PROBLEM → Print, exactly as given, each line of the data from the line containing "How great a distance lies" up to and including its last line.

RECORDS SUPPLIED →

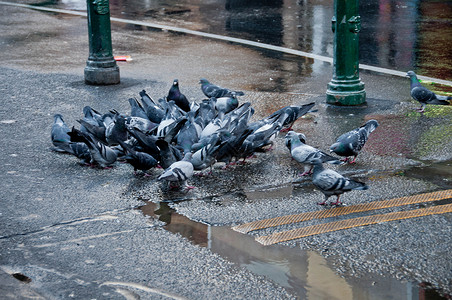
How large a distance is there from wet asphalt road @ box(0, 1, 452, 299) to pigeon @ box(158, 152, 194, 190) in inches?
5.7

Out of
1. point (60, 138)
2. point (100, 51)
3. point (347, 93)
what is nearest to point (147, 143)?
point (60, 138)

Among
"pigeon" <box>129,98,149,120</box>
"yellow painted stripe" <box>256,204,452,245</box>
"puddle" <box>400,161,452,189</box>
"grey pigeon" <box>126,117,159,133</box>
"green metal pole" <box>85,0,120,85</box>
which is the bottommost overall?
"yellow painted stripe" <box>256,204,452,245</box>

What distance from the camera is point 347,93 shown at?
9.34 m

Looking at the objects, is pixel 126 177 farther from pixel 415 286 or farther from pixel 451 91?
pixel 451 91

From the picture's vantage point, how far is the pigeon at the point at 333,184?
19.1 feet

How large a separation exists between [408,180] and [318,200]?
985 millimetres

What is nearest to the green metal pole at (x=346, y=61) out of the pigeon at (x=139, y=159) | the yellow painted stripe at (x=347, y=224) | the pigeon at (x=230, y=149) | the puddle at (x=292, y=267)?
the pigeon at (x=230, y=149)

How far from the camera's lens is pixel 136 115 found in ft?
27.2

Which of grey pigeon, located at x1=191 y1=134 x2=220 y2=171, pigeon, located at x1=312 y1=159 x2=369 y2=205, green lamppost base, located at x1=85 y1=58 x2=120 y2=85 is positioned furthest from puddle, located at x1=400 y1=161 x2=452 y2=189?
green lamppost base, located at x1=85 y1=58 x2=120 y2=85

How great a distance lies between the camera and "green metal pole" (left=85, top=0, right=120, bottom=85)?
35.2ft

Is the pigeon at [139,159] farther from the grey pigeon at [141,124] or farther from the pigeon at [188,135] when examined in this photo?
the grey pigeon at [141,124]

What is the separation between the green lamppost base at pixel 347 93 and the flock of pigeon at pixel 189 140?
1306 millimetres

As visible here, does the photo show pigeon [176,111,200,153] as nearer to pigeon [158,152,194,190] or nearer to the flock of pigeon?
the flock of pigeon

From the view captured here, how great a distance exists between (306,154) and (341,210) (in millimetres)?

ANSWER TO THIS PROBLEM →
How great a distance lies between the camera and "green metal pole" (left=85, top=0, right=120, bottom=85)?
35.2ft

Is the pigeon at [139,159] farther from the grey pigeon at [141,124] or farther from the pigeon at [188,135] when examined in this photo?
the grey pigeon at [141,124]

What is the separation between the green lamppost base at pixel 347 93 and the flock of pigeon at pixel 189 140?
1306 millimetres

As visible here, does the photo show pigeon [176,111,200,153] as nearer to pigeon [158,152,194,190] or nearer to the flock of pigeon?
the flock of pigeon

From the view captured here, how great a distance exists between (306,154) and (341,210) (in millimetres)?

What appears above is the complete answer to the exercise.